Show worked answer →

(a) The focus is the point underground where the earthquake starts and energy is first released. The epicentre is the point on the Earth's surface directly above the focus, where shaking is usually strongest.

(b) As plates move, their rough edges catch and lock together instead of sliding smoothly. Pressure builds up at the locked point over time. When the pressure becomes too great, the rocks suddenly slip, releasing the stored energy as seismic waves that travel out and shake the ground. This shaking is the earthquake.

What markers reward: a correct definition of focus (underground start) and epicentre (surface point above it), and the build-up and sudden release of pressure as plates lock and slip.

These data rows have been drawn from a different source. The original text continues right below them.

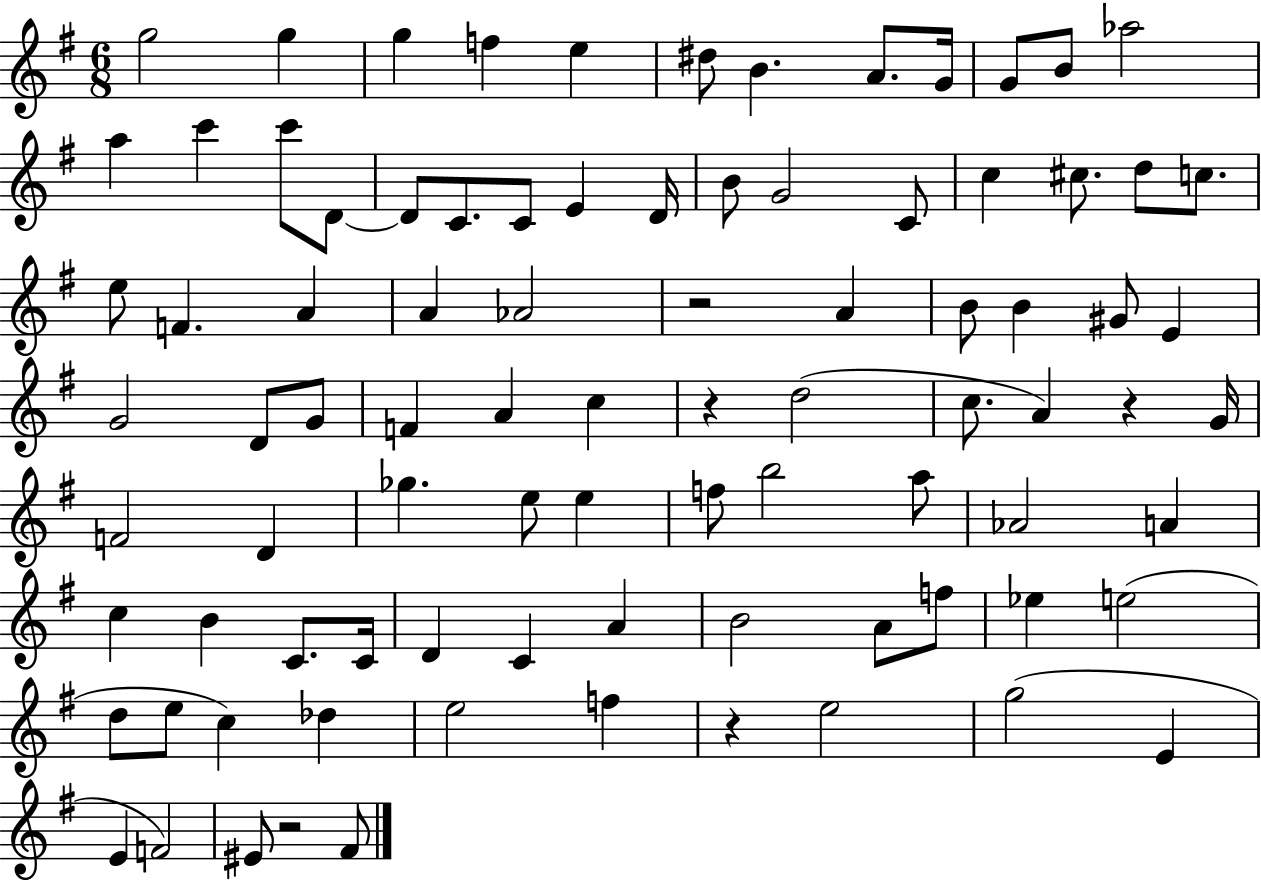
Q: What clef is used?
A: treble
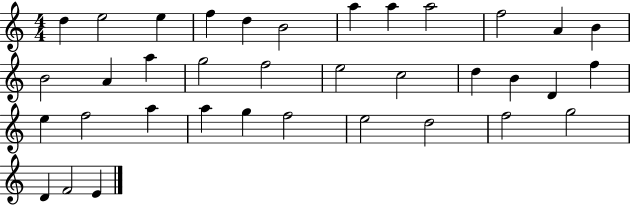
D5/q E5/h E5/q F5/q D5/q B4/h A5/q A5/q A5/h F5/h A4/q B4/q B4/h A4/q A5/q G5/h F5/h E5/h C5/h D5/q B4/q D4/q F5/q E5/q F5/h A5/q A5/q G5/q F5/h E5/h D5/h F5/h G5/h D4/q F4/h E4/q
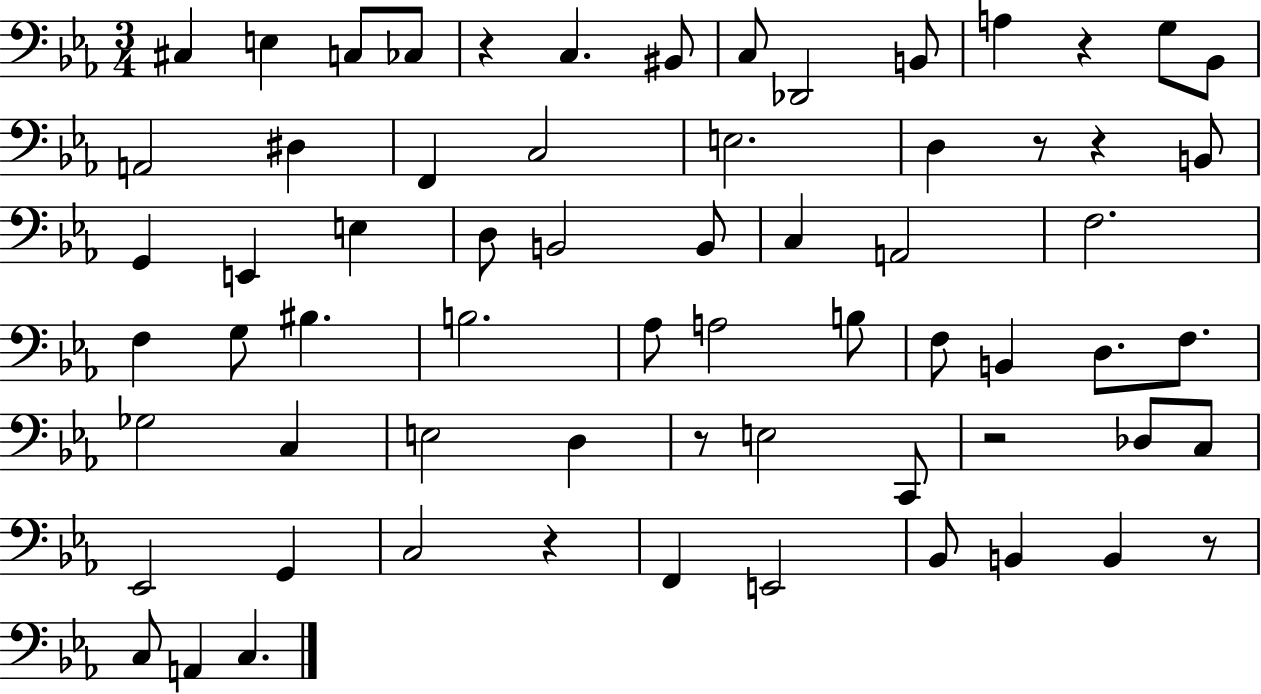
{
  \clef bass
  \numericTimeSignature
  \time 3/4
  \key ees \major
  cis4 e4 c8 ces8 | r4 c4. bis,8 | c8 des,2 b,8 | a4 r4 g8 bes,8 | \break a,2 dis4 | f,4 c2 | e2. | d4 r8 r4 b,8 | \break g,4 e,4 e4 | d8 b,2 b,8 | c4 a,2 | f2. | \break f4 g8 bis4. | b2. | aes8 a2 b8 | f8 b,4 d8. f8. | \break ges2 c4 | e2 d4 | r8 e2 c,8 | r2 des8 c8 | \break ees,2 g,4 | c2 r4 | f,4 e,2 | bes,8 b,4 b,4 r8 | \break c8 a,4 c4. | \bar "|."
}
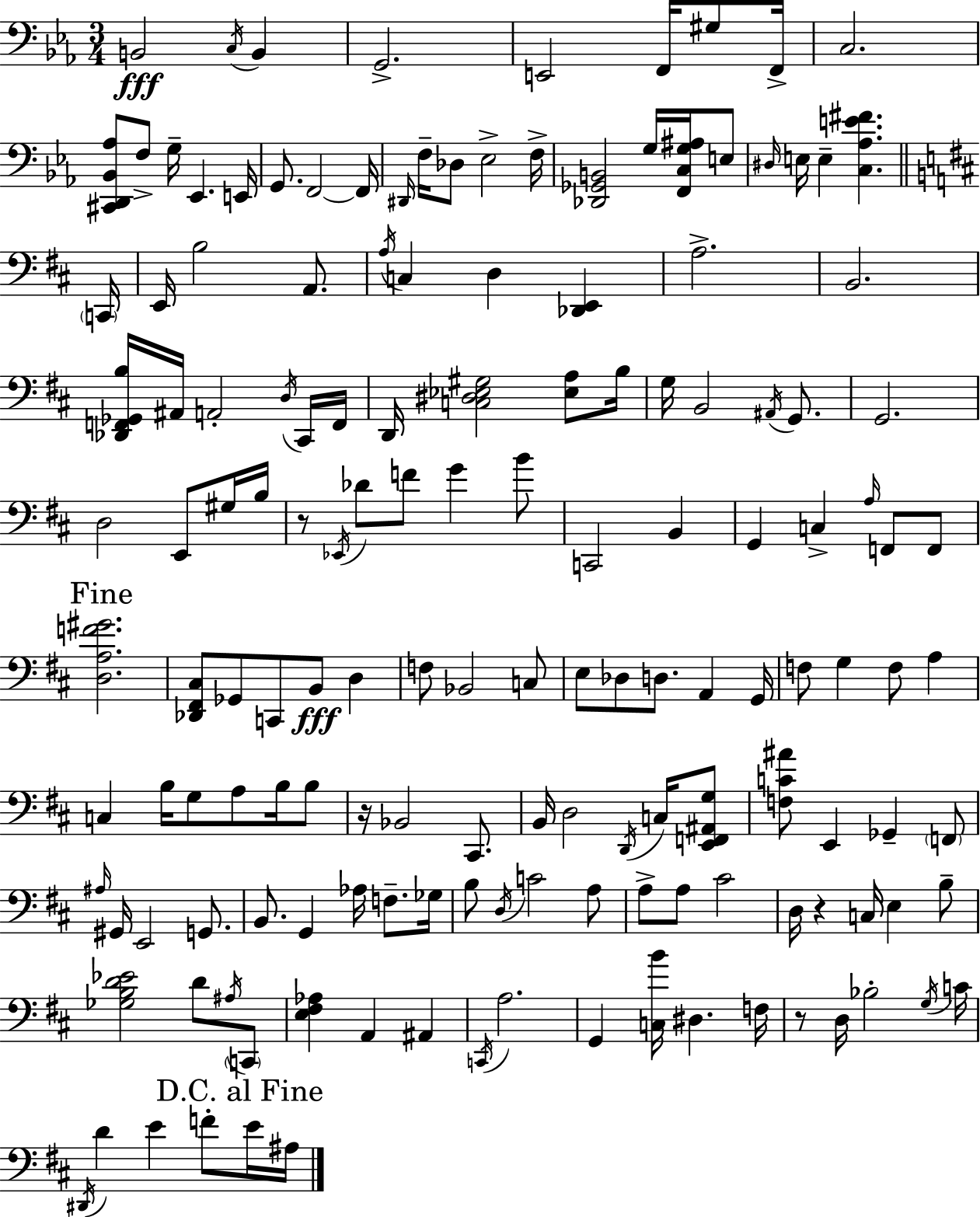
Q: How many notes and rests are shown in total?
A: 153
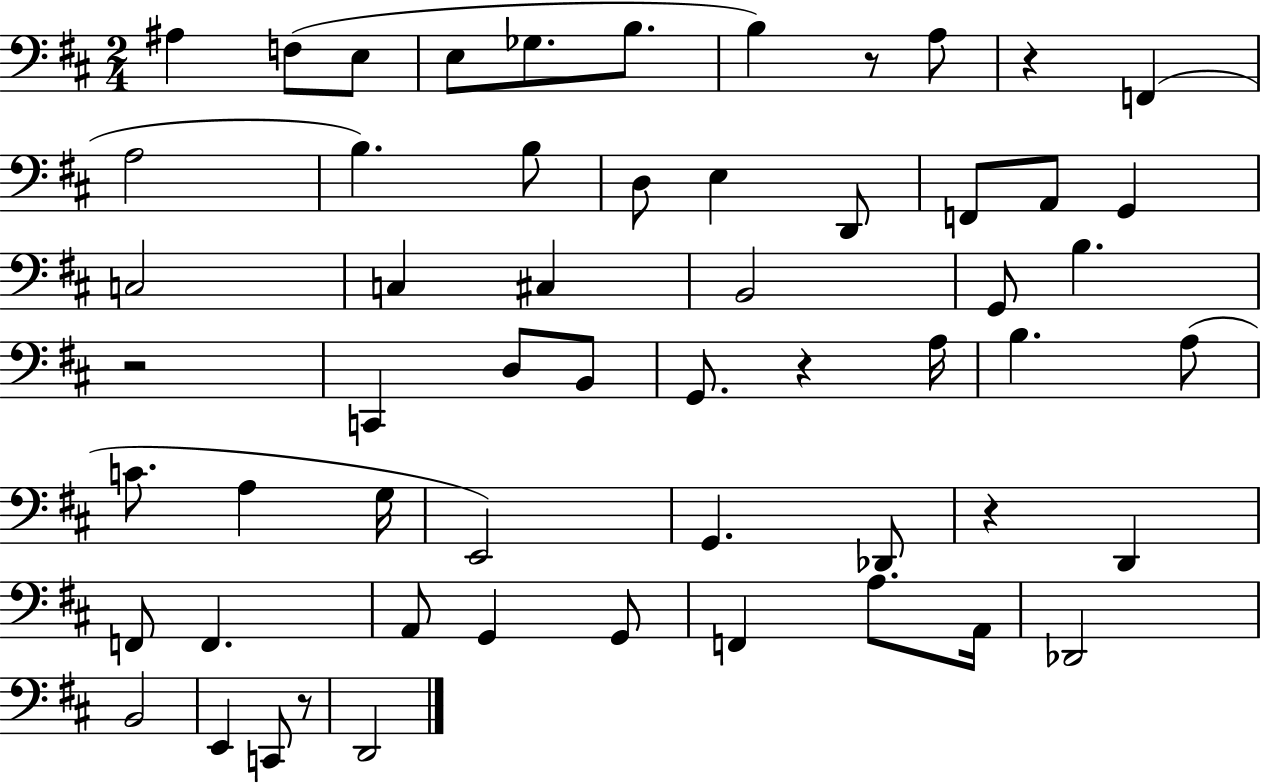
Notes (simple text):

A#3/q F3/e E3/e E3/e Gb3/e. B3/e. B3/q R/e A3/e R/q F2/q A3/h B3/q. B3/e D3/e E3/q D2/e F2/e A2/e G2/q C3/h C3/q C#3/q B2/h G2/e B3/q. R/h C2/q D3/e B2/e G2/e. R/q A3/s B3/q. A3/e C4/e. A3/q G3/s E2/h G2/q. Db2/e R/q D2/q F2/e F2/q. A2/e G2/q G2/e F2/q A3/e. A2/s Db2/h B2/h E2/q C2/e R/e D2/h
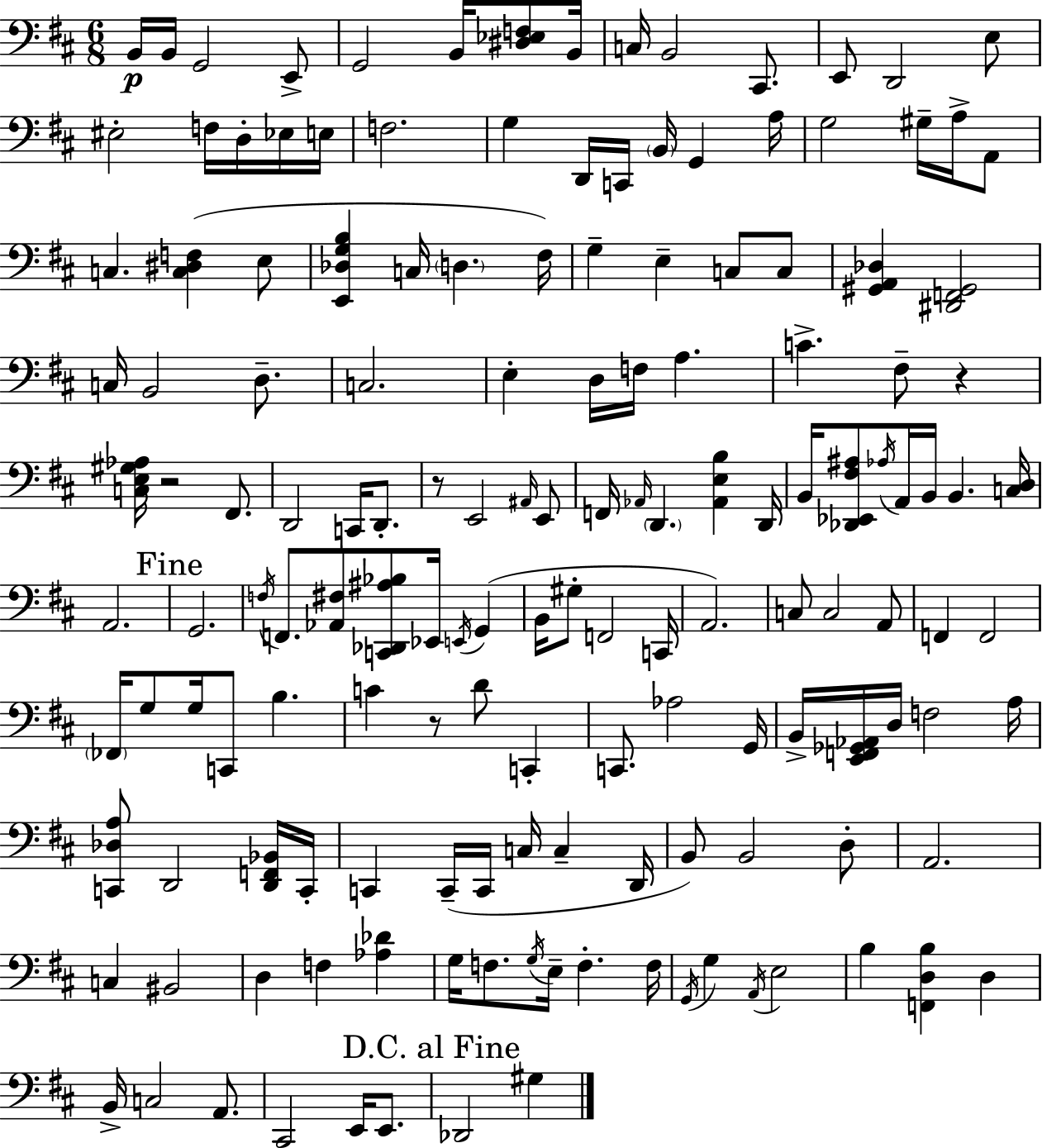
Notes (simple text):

B2/s B2/s G2/h E2/e G2/h B2/s [D#3,Eb3,F3]/e B2/s C3/s B2/h C#2/e. E2/e D2/h E3/e EIS3/h F3/s D3/s Eb3/s E3/s F3/h. G3/q D2/s C2/s B2/s G2/q A3/s G3/h G#3/s A3/s A2/e C3/q. [C3,D#3,F3]/q E3/e [E2,Db3,G3,B3]/q C3/s D3/q. F#3/s G3/q E3/q C3/e C3/e [G#2,A2,Db3]/q [D#2,F2,G#2]/h C3/s B2/h D3/e. C3/h. E3/q D3/s F3/s A3/q. C4/q. F#3/e R/q [C3,E3,G#3,Ab3]/s R/h F#2/e. D2/h C2/s D2/e. R/e E2/h A#2/s E2/e F2/s Ab2/s D2/q. [Ab2,E3,B3]/q D2/s B2/s [Db2,Eb2,F#3,A#3]/e Ab3/s A2/s B2/s B2/q. [C3,D3]/s A2/h. G2/h. F3/s F2/e. [Ab2,F#3]/e [C2,Db2,A#3,Bb3]/e Eb2/s E2/s G2/q B2/s G#3/e F2/h C2/s A2/h. C3/e C3/h A2/e F2/q F2/h FES2/s G3/e G3/s C2/e B3/q. C4/q R/e D4/e C2/q C2/e. Ab3/h G2/s B2/s [E2,F2,Gb2,Ab2]/s D3/s F3/h A3/s [C2,Db3,A3]/e D2/h [D2,F2,Bb2]/s C2/s C2/q C2/s C2/s C3/s C3/q D2/s B2/e B2/h D3/e A2/h. C3/q BIS2/h D3/q F3/q [Ab3,Db4]/q G3/s F3/e. G3/s E3/s F3/q. F3/s G2/s G3/q A2/s E3/h B3/q [F2,D3,B3]/q D3/q B2/s C3/h A2/e. C#2/h E2/s E2/e. Db2/h G#3/q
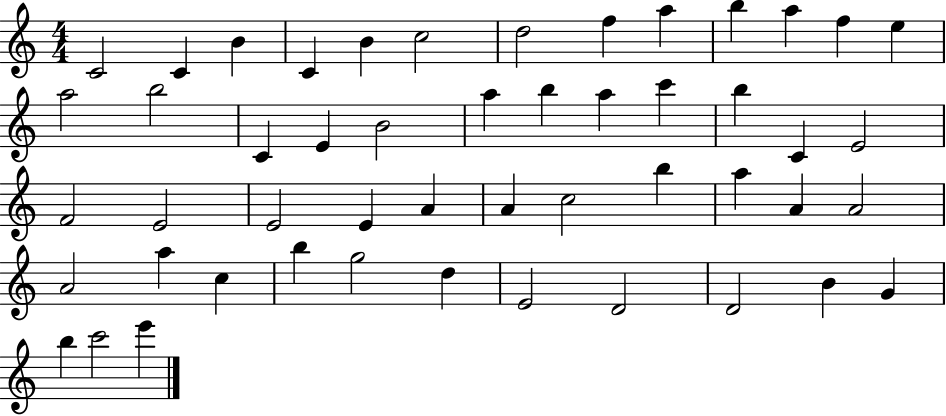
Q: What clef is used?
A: treble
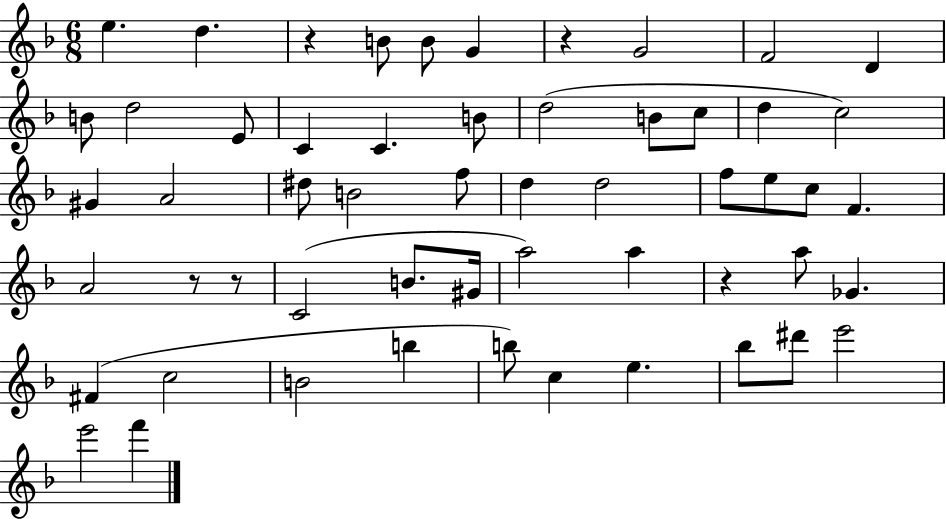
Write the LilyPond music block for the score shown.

{
  \clef treble
  \numericTimeSignature
  \time 6/8
  \key f \major
  e''4. d''4. | r4 b'8 b'8 g'4 | r4 g'2 | f'2 d'4 | \break b'8 d''2 e'8 | c'4 c'4. b'8 | d''2( b'8 c''8 | d''4 c''2) | \break gis'4 a'2 | dis''8 b'2 f''8 | d''4 d''2 | f''8 e''8 c''8 f'4. | \break a'2 r8 r8 | c'2( b'8. gis'16 | a''2) a''4 | r4 a''8 ges'4. | \break fis'4( c''2 | b'2 b''4 | b''8) c''4 e''4. | bes''8 dis'''8 e'''2 | \break e'''2 f'''4 | \bar "|."
}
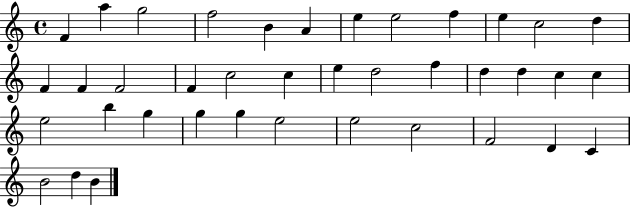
{
  \clef treble
  \time 4/4
  \defaultTimeSignature
  \key c \major
  f'4 a''4 g''2 | f''2 b'4 a'4 | e''4 e''2 f''4 | e''4 c''2 d''4 | \break f'4 f'4 f'2 | f'4 c''2 c''4 | e''4 d''2 f''4 | d''4 d''4 c''4 c''4 | \break e''2 b''4 g''4 | g''4 g''4 e''2 | e''2 c''2 | f'2 d'4 c'4 | \break b'2 d''4 b'4 | \bar "|."
}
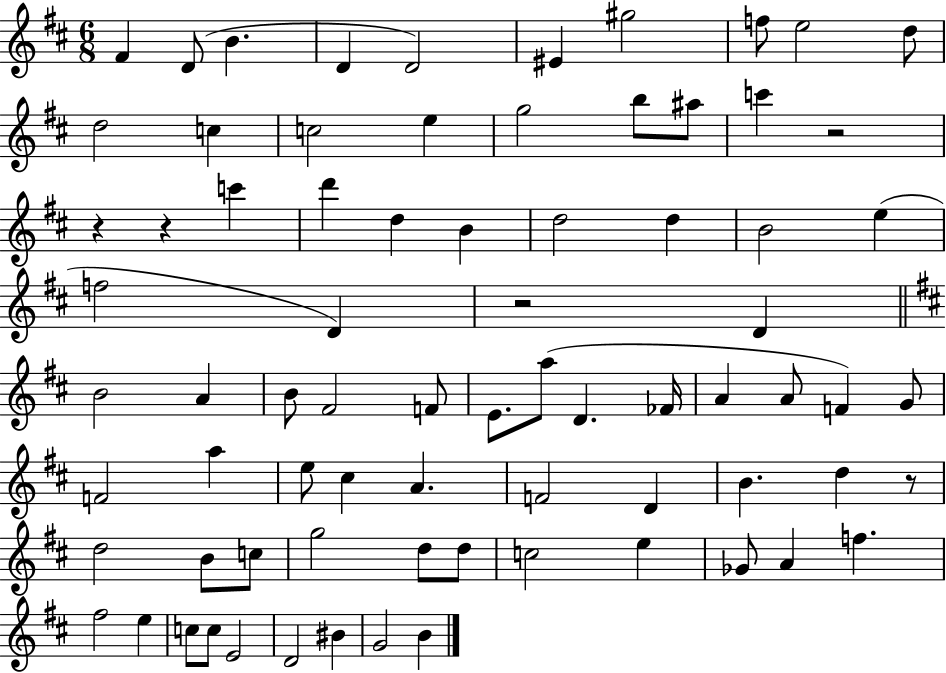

Original5 marksA scientist records an earthquake at magnitude 6.5 on the Richter scale. (a) Explain what the Richter scale measures. (b) Explain how the Richter scale differs from the Mercalli scale. (c) Suggest why two places the same distance from the epicentre might suffer different damage.
Show worked answer →

(a) The Richter scale measures the magnitude, or the amount of energy released by an earthquake, using readings from instruments called seismometers. It is a numerical scale where each step up means much more energy.

(b) The Richter scale measures the energy released (magnitude), while the Mercalli scale measures the effects and damage felt at a place, using observations such as cracked walls or fallen buildings. So Richter is the same everywhere for one quake, but Mercalli varies from place to place.

(c) Two places the same distance away may differ because of building quality (well-built structures resist shaking), the type of ground (soft ground shakes more than solid rock), and how prepared the people are.

What markers reward: Richter measuring energy from seismometers, the contrast with Mercalli measuring observed effects, and sensible reasons (building quality, ground type, preparedness) for differing damage.